Imperator Julio César, debo hablar con vos. —Artemidoro zigzagueó entre el mar de gente y la fuerte constitución le permitió abrirse paso a codazos hasta llegar a él y entregarle un memorial—. Leedlo vos solo. Y pronto, porque aquí está escrito vuestro destino.

     Intentó hacerlo, pero un océano de pedigüeños se unía a la marcha a medida que se acercaban al templo próximo al teatro pompeyano, punto de reunión del Senado.

     En la entrada estaba Balbino y César le comentó:

—Ya llegaron los Idus Martiae. —Se sentía renovado, poderoso, el pueblo lo reverenciaba.

—Ya llegaron los Idus, pero no finalizaron. —Obvió la insinuación de peligro, pues se sentía tan invulnerable como cuando se enfrentaba a los bárbaros en la Galia.

     Consciente de ser sucesor de Venus, un superhéroe, casi un dios, entró en el templo con pasos enérgicos y desfiló por delante de la estatua de Cneo Pompeyo. Tulio Cimber se pegó a él y le rogó que perdonase al hermano exiliado, mientras le entregaba la petición. Otros senadores suplicaban también y las voces le recordaban a los balidos del borrego aterrorizado.

     Se sentó en la silla de marfil con incrustaciones de oro, un trono en realidad, que el Senado lo autorizó a usar.

—¡Dejadme! Hoy no escucho ruegos. —César manoteó como si alejase insectos.

     Marco Antonio se quedó en la entrada respondiendo a las preguntas de Marco Trebonio. Era una pena porque lo necesitaba para desprenderse de los aprovechados, que revoloteaban alrededor de él igual que un enjambre de moscas.

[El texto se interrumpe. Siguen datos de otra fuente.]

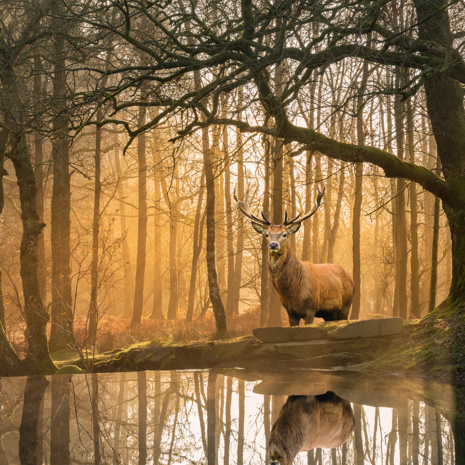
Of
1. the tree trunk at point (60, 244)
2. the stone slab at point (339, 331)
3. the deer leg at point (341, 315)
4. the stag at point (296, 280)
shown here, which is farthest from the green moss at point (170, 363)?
the tree trunk at point (60, 244)

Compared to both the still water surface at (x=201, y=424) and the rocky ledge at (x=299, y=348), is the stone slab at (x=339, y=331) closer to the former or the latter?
the rocky ledge at (x=299, y=348)

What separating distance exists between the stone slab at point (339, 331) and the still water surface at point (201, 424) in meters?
2.10

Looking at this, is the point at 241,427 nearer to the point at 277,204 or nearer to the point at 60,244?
the point at 277,204

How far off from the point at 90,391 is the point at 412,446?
12.8 feet

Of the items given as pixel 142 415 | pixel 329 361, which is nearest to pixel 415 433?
pixel 142 415

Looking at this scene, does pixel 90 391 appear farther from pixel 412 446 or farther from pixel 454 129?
pixel 454 129

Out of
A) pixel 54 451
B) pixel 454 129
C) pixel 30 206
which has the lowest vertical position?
pixel 54 451

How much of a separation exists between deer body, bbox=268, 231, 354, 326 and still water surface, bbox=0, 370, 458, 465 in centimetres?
238

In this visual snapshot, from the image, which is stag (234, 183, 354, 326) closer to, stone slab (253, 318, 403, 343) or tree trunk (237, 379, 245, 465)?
stone slab (253, 318, 403, 343)

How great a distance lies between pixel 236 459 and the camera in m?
3.37

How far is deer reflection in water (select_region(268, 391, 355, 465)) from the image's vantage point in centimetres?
356

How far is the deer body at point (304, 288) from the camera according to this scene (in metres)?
8.32

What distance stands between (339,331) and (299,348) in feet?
2.51

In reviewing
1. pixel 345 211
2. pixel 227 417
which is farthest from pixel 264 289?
pixel 345 211
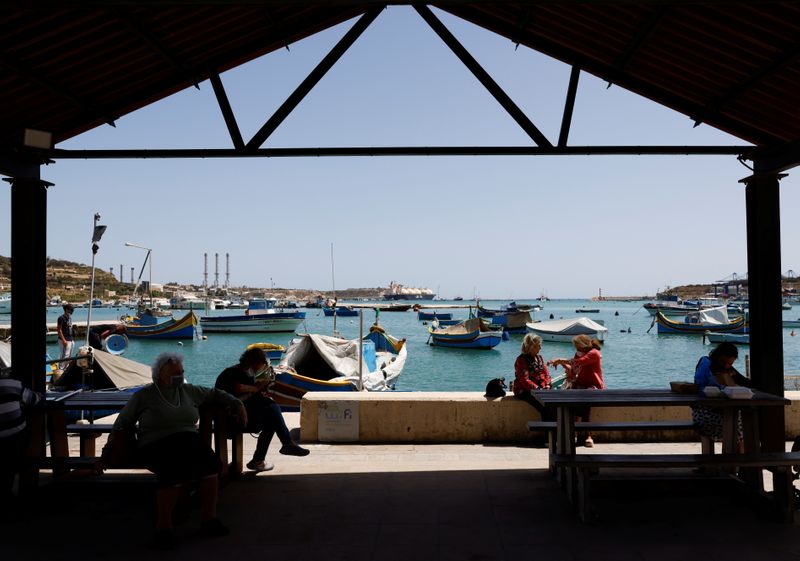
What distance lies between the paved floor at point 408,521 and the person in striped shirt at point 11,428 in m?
0.36

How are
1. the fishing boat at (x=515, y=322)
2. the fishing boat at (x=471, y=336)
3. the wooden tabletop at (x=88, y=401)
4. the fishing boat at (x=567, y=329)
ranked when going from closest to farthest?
the wooden tabletop at (x=88, y=401) → the fishing boat at (x=471, y=336) → the fishing boat at (x=567, y=329) → the fishing boat at (x=515, y=322)

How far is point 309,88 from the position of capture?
5.66m

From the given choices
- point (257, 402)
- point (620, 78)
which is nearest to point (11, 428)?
point (257, 402)

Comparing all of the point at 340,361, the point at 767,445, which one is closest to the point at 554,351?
the point at 340,361

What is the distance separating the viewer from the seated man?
534cm

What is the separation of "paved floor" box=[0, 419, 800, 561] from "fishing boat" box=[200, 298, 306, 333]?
203ft

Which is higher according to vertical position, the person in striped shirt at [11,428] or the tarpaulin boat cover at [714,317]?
the person in striped shirt at [11,428]

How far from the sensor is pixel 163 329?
200 ft

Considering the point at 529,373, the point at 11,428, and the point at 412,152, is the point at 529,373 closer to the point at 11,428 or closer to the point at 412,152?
the point at 412,152

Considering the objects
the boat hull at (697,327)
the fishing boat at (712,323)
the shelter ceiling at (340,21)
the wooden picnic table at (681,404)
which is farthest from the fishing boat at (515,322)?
the wooden picnic table at (681,404)

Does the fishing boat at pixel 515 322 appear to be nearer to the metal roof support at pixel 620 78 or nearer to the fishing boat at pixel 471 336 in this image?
the fishing boat at pixel 471 336

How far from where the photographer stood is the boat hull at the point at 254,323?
218ft

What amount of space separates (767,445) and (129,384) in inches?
441

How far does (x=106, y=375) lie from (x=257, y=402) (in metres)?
7.59
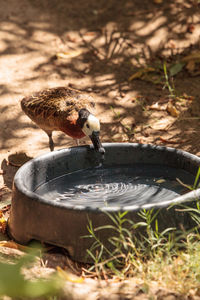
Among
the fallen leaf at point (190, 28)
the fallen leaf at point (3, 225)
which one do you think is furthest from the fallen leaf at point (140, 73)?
the fallen leaf at point (3, 225)

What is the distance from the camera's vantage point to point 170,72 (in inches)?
258

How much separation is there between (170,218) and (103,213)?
0.46 meters

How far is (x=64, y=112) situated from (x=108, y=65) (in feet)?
8.86

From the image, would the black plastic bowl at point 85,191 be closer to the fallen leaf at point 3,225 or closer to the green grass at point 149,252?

—¡Os he ordenado que me dejéis!

     Pero Tulio Cimber tuvo la osadía de tirarle del cuello de la toga y de detrás salió disparado el brazo de Casca, que lo hirió con el pugnus[xiii] en el cuello.

—¡¿Casca, qué osas hacer?! —Y detuvo con los fuertes brazos nuevos ataques.

—¡Auxilio, hermanos! —gimió el agresor.

     Las moscas se mudaron en mortíferas avispas. Portaban espadas e intentaban acertarle con los filos y con las puntas.

     Cuando Marco Junio Bruto le infirió un corte profundo en la ingle, rememoró la conversación de la noche anterior con su amigo Marco Lépido:

¿Cuál crees que es la mejor muerte? —lo interrogó aquel.

La no esperada —le respondió.

     Y tenía razón. Consiguió pararse y se alejó igual que un cordero agonizante. Se apoyó en la estatua de Pompeyo, que iba coloreándose del tono escarlata que tanto amaba Cleopatra. Aspiró la última bocanada de aire: guardaba el sabor de las ostras que le colocaba su amante en la boca y creyó percibir un dejo de su perfume a rosas y del aroma a papiros, a limo negro y a lotos egipcios. Anheló volver a remontar el Nilo con ella, acariciarle la piel tersa, conocer al hijo que le anidaba en el vientre... Pero sabía que sería imposible.

     Julio César murió en los Idus Martiae. Justo en el mes que honraba al Dios de la Guerra, Marte, a quien él sacrificó millones de vidas.



https://youtu.be/l0zz6fzcMSc


[i] Página 122 del libro del historiador Plutarco (año 46-120), citado en la bibliografía.

[ii] 15 de marzo.

[iii] De ahí que numerosos historiadores consideren a Julio César el primer emperador.

[iv] Lámparas de aceite.

[v] Póstumamente (42 a. C.) lo declararon dios (Divine Julius).

[vi] Quintilis, quinto mes del año.

[vii] Caesar, elefante en cartaginés.

[viii]Nunca se habían acuñado monedas en honor de un romano vivo.

[ix] Mezcla de sofá y de lecho.

[x] Julio César era epiléptico, enfermedad que se consideraba divina.

[xi] Significa «Venus madre de todos», en clara alusión al origen de la gens Julia.

[xii] Estandartes de las legiones que tenían águilas con las alas extendidas.

[xiii] El pugnus  era la daga militar estándar.